3. A step-by-step guide for creating advanced Python data visualizations with Seaborn / Matplotlib

4. Matplotlib Cheat Sheet

What type of chart is best for continuous data?

Line charts are among the most frequently used chart types. Use lines when you have a continuous data set. These are best suited for trend-based visualizations of data over a period of time, when the number of data points is very high (more than 20).

How do you show continuous data distribution?

A histogram shows the distribution of a continuous variable and, since the variable is continuous, there should be no gaps between the bars. A bar chart shows the distribution of a discrete variable or a categorical one, and so will have spaces between the bars.

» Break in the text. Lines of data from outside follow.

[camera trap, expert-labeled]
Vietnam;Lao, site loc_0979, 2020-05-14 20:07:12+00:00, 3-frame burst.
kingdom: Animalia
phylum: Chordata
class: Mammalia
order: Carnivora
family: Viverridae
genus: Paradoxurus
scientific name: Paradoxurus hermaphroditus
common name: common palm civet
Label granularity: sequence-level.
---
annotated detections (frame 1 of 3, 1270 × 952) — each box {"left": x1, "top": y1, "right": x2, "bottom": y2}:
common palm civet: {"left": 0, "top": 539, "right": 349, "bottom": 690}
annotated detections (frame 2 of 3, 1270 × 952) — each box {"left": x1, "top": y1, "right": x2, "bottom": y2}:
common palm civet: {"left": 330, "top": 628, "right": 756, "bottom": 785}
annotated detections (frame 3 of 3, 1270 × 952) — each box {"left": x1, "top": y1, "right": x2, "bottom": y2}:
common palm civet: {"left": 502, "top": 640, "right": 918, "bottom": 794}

Which chart would you use to show a relationship between two continuous variables?

Scatter plots are used to display the relationship between two continuous variables x and y.

Which chart would you use to show the change in a continuous variable over time?

. . . a Line graph. Line graphs are used to track changes over short and long periods of time. When smaller changes exist, line graphs are better to use than bar graphs. Line graphs can also be used to compare changes over the same period of time for more than one group.

Which type of chart is used to display the distribution of a variable?

A histogram is a chart that plots the distribution of a numeric variable's values as a series of bars.